The missing pattern for public school: In all 3 plots, we see in popular missing patterns in each plot, SAT and ACT scores are usually both missing. The team initially assumed the missing value for SAT and ACT increases as over 2017-2021 since pandemics has compelled many institutions to adapt “No mandatory test score for application” policy. However, regardless of year and institution type, emitting both test scores data is always a popular pattern. Since test score of admitted students is an importance criterior of institutional competitiveness, it is likely non-competitive institutions prefer not to divulge the score of admitted students. This assumption is rejected since the team observes high variability in test score. The team eventually conclude that SAT and ACT score, unlike what many Chinese students like us used to believe as an imperative metrics for admission to US institutions, is not required by most US institutions and therefore is emitted in report from many institutions.

The team observes that the for-profit institutions have least variation in missing pattern. This is because the missing pattern where “no data is provided” is dominant with row missing percentage of 50%. Though we can’t conclude 50% institutions provide no data each year since data available from each institutions varies, 50% rate of “no data provided” is really astonishing. On average, only less than 5% institutions provide complete data each year. Given IPEDS is a survey by an NCES to monitor institutions receiving federal grand, which does not directly provide fund to for-profit private school, the team concludes the IPEDS data is not a good metric to evaluate for-profit schools whose fund is not provided by federal government due to apparently limited data availability from for-profit institutions.

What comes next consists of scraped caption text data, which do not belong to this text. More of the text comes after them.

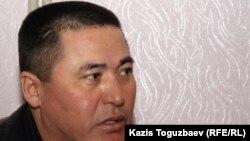 Оразалы Мамбетназаров - старший брат Оразая Мамбетназарова, погибшего в дни декабрьских событий в Жанаозене. 17 февраля 2012 года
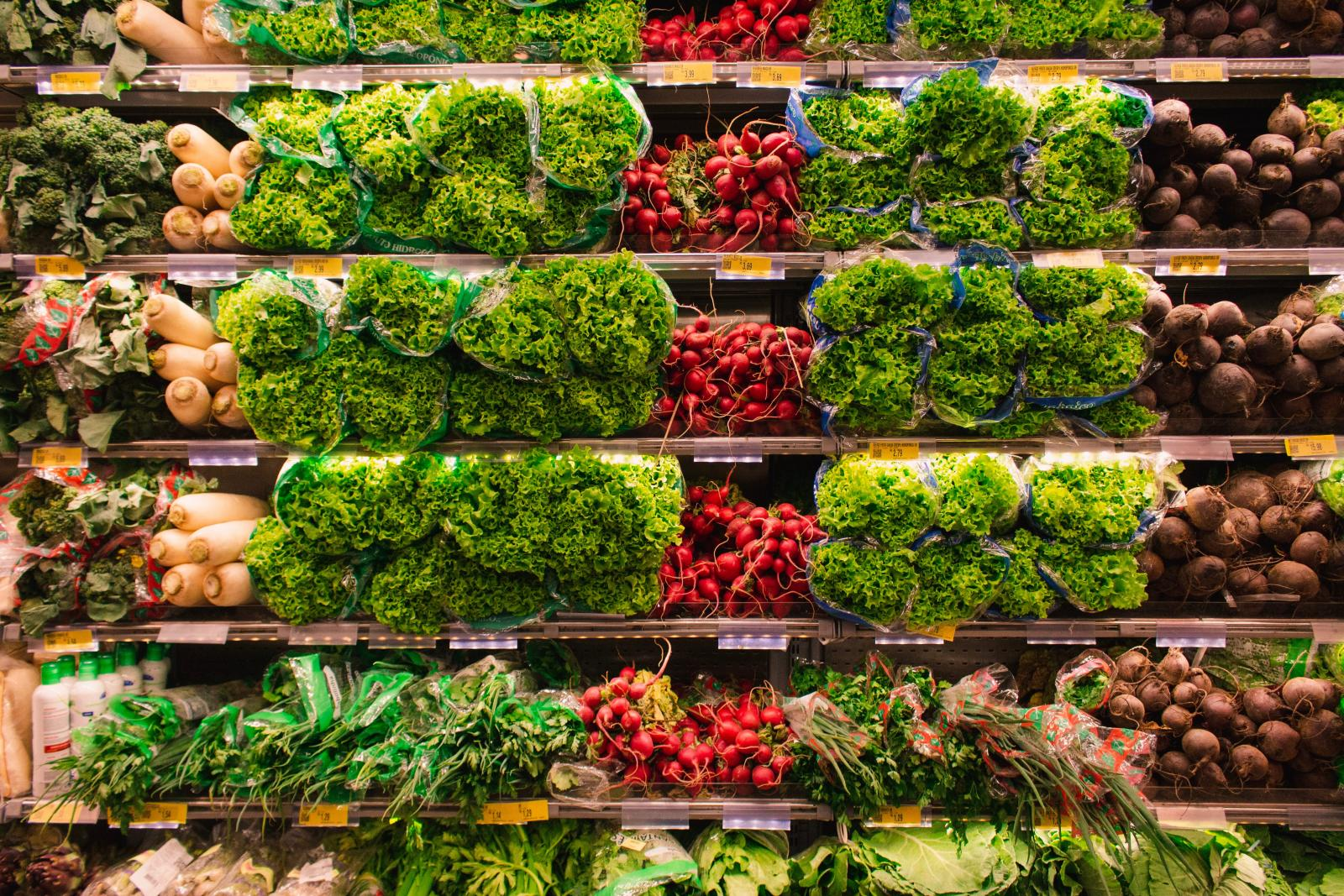 Vegetables on shelves. Photo credit: Pexels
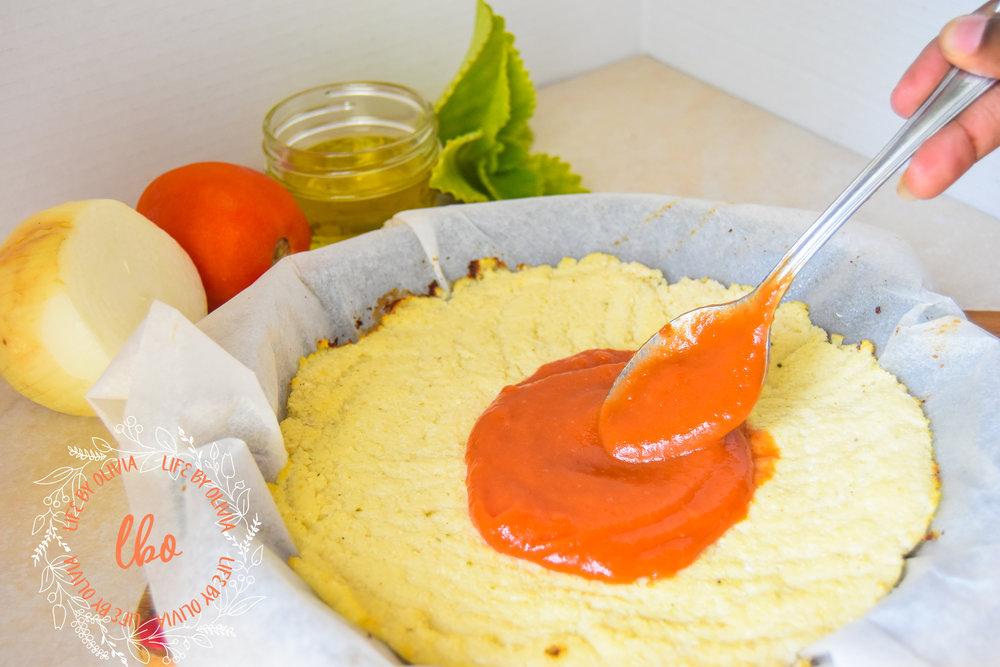 Cauliflower Crust Pizza 5.jpg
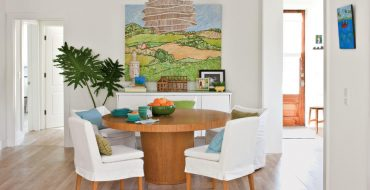 how to make a small dining room look bigger How to Make a Small Dining Room look Bigger How to Make a Small Dining Room look Bigger6 370x190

The team observes that the non-profit institutions have roughly same percentage (around 25%) of incidences for “ALl data is provided” and “No data is provided”. Around 50% provides all datas except ACT and SAT score. Compare to for-profit private schools, non-profit private schools provide demonstrates higher data availability, making IPEDS a better data source to evaluate non-profit private schools than for-profit schools.

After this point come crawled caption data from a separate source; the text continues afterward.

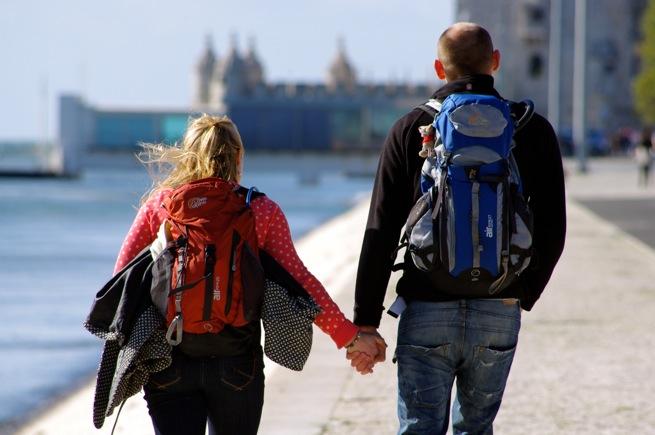 対角線構図の例「海辺の道を歩くカップル」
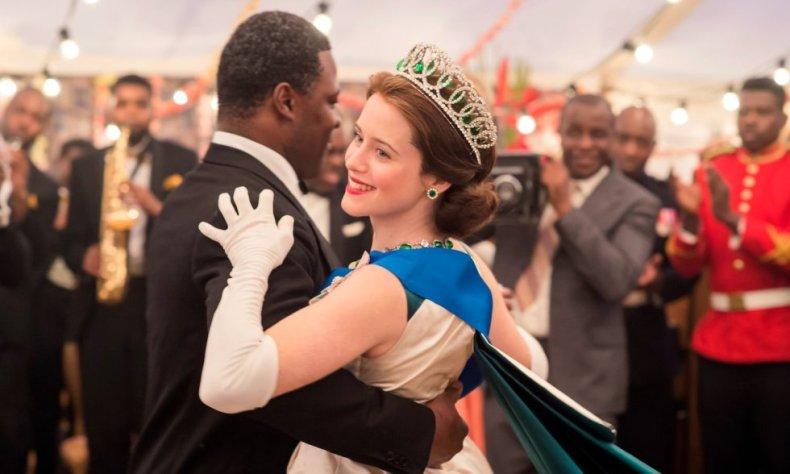 A segunda temporada da série sobre a vida da rainha Elizabeth II, da Inglaterra, volta a exibir seu poderio como uma das produções mais caras da história da TV. Tem, entre seus méritos, o de mostrar sua particular visão da monarquia britânica – toda uma instituição – e também o de se aprofundar em momentos históricos e mudanças políticas e sociais do país e do mundo na década que retrata. Esta é a última oportunidade que o Emmy tem de premiar seus protagonistas, pois o elenco principal vai mudar na próxima temporada.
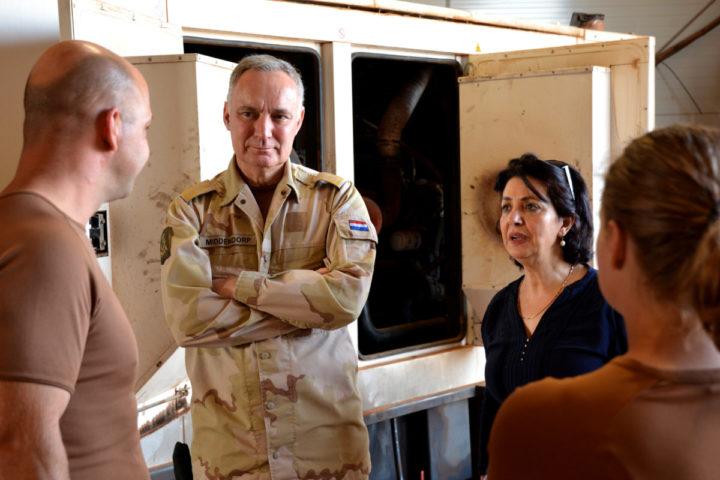 2016-11-11 09:26:04 MALI - Tweede Kamervoorzitter Khadija Arib met generaal Tom Middendorp tijdens een bezoek aan de Nederlandse VN-militairen in Mali. ANP HANDOUT MINISTERIE VAN DEFENSIE **NO ARCHIVE/ NO SALES**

For public schools, though the percentage of complete data is lower than that of non-profit private school, the missing patterns shows that public schools are more likely to provide data relevant to life quality of admitted students, such as student aid, tuition, and enrollment, than private schools. More than 60% of times public schools would provide such information. The availability of data relevant to admitted students experience makes IPEDS data set a good data source to evaluate cost and benefit of public institution.

The main take away from the missing value analysis is that the relationship between data collector and data provider would impact availability of data. Since for-profit private schools generally do not reveive federal grant, they are not as obligated to provide data related to education benefit as public school and non-profit school that receives some government grant. Simply presuming quality of data collected by government institution is a naive heuristic to evaluate the quality of data.